- [Directions for this task] Copy out all of the data below with no alterations.

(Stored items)
* * *
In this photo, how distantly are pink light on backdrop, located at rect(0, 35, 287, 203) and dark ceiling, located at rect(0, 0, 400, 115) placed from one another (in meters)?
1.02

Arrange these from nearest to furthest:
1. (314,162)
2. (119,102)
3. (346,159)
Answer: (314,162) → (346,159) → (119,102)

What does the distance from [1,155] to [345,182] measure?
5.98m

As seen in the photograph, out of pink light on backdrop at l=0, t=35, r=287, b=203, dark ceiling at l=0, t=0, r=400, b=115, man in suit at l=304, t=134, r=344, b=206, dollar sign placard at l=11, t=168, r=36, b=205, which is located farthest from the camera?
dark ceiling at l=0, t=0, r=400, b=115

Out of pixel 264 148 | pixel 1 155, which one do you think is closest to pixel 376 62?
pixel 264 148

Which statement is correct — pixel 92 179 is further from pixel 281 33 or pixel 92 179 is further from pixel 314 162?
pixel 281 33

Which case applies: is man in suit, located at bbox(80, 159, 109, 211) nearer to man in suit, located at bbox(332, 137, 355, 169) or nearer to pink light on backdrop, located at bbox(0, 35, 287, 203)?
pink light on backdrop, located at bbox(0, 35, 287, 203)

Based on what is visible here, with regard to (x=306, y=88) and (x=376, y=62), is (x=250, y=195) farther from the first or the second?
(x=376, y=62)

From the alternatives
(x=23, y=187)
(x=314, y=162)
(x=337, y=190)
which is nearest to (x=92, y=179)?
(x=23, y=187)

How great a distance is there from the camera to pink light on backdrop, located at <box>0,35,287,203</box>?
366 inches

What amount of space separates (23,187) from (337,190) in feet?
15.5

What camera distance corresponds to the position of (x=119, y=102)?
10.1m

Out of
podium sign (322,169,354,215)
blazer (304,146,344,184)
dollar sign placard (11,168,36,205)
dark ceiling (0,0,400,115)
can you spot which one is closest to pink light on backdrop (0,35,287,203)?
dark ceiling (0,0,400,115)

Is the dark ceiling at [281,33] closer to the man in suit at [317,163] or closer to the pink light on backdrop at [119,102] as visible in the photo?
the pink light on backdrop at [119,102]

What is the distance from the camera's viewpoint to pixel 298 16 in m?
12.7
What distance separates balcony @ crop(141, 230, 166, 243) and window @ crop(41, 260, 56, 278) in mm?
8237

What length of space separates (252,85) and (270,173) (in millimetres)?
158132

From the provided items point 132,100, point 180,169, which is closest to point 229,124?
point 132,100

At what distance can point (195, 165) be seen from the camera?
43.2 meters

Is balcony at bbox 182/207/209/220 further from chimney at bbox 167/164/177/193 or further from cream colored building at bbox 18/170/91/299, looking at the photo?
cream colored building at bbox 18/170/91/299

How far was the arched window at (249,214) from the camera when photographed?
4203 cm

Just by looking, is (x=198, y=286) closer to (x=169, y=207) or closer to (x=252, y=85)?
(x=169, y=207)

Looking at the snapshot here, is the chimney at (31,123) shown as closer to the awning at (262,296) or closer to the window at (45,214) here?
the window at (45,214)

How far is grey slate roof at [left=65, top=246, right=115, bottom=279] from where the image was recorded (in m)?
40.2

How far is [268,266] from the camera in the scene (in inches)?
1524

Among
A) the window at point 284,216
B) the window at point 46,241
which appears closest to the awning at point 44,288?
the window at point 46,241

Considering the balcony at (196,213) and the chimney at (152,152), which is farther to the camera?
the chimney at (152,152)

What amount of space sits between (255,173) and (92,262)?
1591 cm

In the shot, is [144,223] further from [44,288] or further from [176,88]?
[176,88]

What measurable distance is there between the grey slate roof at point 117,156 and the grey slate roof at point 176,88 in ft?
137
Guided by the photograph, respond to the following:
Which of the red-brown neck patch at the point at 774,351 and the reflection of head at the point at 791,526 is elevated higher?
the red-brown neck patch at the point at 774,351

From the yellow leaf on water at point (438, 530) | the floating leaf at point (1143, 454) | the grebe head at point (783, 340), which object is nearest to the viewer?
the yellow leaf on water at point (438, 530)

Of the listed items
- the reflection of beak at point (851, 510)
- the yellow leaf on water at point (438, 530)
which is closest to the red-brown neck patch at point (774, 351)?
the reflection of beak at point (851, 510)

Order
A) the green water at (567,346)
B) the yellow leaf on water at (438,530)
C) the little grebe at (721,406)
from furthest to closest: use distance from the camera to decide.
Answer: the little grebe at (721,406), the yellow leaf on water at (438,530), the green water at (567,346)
* * *
- [Exercise response]
In this photo, how distantly are pink light on backdrop, located at rect(0, 35, 287, 203) and dark ceiling, located at rect(0, 0, 400, 115) placed from one another (in meters)?
1.02

Arrange these from nearest to furthest:
1. (314,162)
2. (119,102)
3. (346,159)
Answer: (314,162) → (346,159) → (119,102)

What does the distance from [1,155] to [345,182] measure?
5.98m

As seen in the photograph, out of pink light on backdrop at l=0, t=35, r=287, b=203, dark ceiling at l=0, t=0, r=400, b=115, man in suit at l=304, t=134, r=344, b=206, dollar sign placard at l=11, t=168, r=36, b=205, which is located farthest from the camera?
dark ceiling at l=0, t=0, r=400, b=115

Out of pixel 264 148 | pixel 1 155, which one do you think is closest to pixel 376 62?
pixel 264 148

Which statement is correct — pixel 92 179 is further from pixel 281 33 or pixel 92 179 is further from pixel 314 162?
pixel 281 33

Which case applies: is man in suit, located at bbox(80, 159, 109, 211) nearer to man in suit, located at bbox(332, 137, 355, 169) or nearer to pink light on backdrop, located at bbox(0, 35, 287, 203)?
pink light on backdrop, located at bbox(0, 35, 287, 203)

Based on what is visible here, with regard to (x=306, y=88) and (x=376, y=62), is (x=250, y=195) farther from the first or the second?
(x=376, y=62)

From the alternatives
(x=23, y=187)
(x=314, y=162)
(x=337, y=190)
which is nearest to (x=92, y=179)?
(x=23, y=187)

How great a distance is there from the camera to pink light on backdrop, located at <box>0,35,287,203</box>?
366 inches

What amount of space separates (23,187) from (337,190) in feet?
15.5

What camera distance corresponds to the position of (x=119, y=102)?
10.1m

Out of
podium sign (322,169,354,215)
blazer (304,146,344,184)
dollar sign placard (11,168,36,205)
dark ceiling (0,0,400,115)
can you spot which one is closest to pink light on backdrop (0,35,287,203)?
dark ceiling (0,0,400,115)

Is the dark ceiling at [281,33] closer to the man in suit at [317,163] or closer to the pink light on backdrop at [119,102] as visible in the photo?
the pink light on backdrop at [119,102]

What is the distance from the camera's viewpoint to pixel 298 16 in m?
12.7
What distance separates balcony @ crop(141, 230, 166, 243) and window @ crop(41, 260, 56, 278) in mm?
8237

What length of space separates (252,85) and (270,173) (in millimetres)?
158132

From the provided items point 132,100, point 180,169, which is closest to point 229,124?
point 132,100

At what distance can point (195, 165) be seen from the camera?
43.2 meters

Is balcony at bbox 182/207/209/220 further from chimney at bbox 167/164/177/193 or further from cream colored building at bbox 18/170/91/299, looking at the photo?
cream colored building at bbox 18/170/91/299

How far was the arched window at (249,214) from the camera when photographed?
4203 cm

Just by looking, is (x=198, y=286) closer to (x=169, y=207) or closer to (x=252, y=85)?
(x=169, y=207)

Looking at the snapshot here, is the chimney at (31,123) shown as closer to the awning at (262,296) or closer to the window at (45,214) here?
the window at (45,214)

How far is grey slate roof at [left=65, top=246, right=115, bottom=279] from where the image was recorded (in m)?
40.2

How far is [268,266] from the camera in the scene (in inches)?
1524

Among
A) the window at point 284,216
B) the window at point 46,241
which appears closest to the awning at point 44,288?
the window at point 46,241

Considering the balcony at (196,213) and the chimney at (152,152), which is farther to the camera?
the chimney at (152,152)

What amount of space sits between (255,173) and (92,262)?
1591 cm

In the shot, is [144,223] further from [44,288] or further from [176,88]?
[176,88]

What measurable distance is there between the grey slate roof at point 117,156 and the grey slate roof at point 176,88 in ft?
137
Guided by the photograph, respond to the following:
Which of the red-brown neck patch at the point at 774,351 and the reflection of head at the point at 791,526 is elevated higher?
the red-brown neck patch at the point at 774,351

From the yellow leaf on water at point (438, 530) | the floating leaf at point (1143, 454) | the grebe head at point (783, 340), which object is nearest to the viewer?
the yellow leaf on water at point (438, 530)

Of the listed items
- the reflection of beak at point (851, 510)
- the yellow leaf on water at point (438, 530)
which is closest to the red-brown neck patch at point (774, 351)?
the reflection of beak at point (851, 510)

Order
A) the green water at (567,346)
B) the yellow leaf on water at (438,530)
C) the little grebe at (721,406)
from furthest to closest: use distance from the camera to decide.
Answer: the little grebe at (721,406), the yellow leaf on water at (438,530), the green water at (567,346)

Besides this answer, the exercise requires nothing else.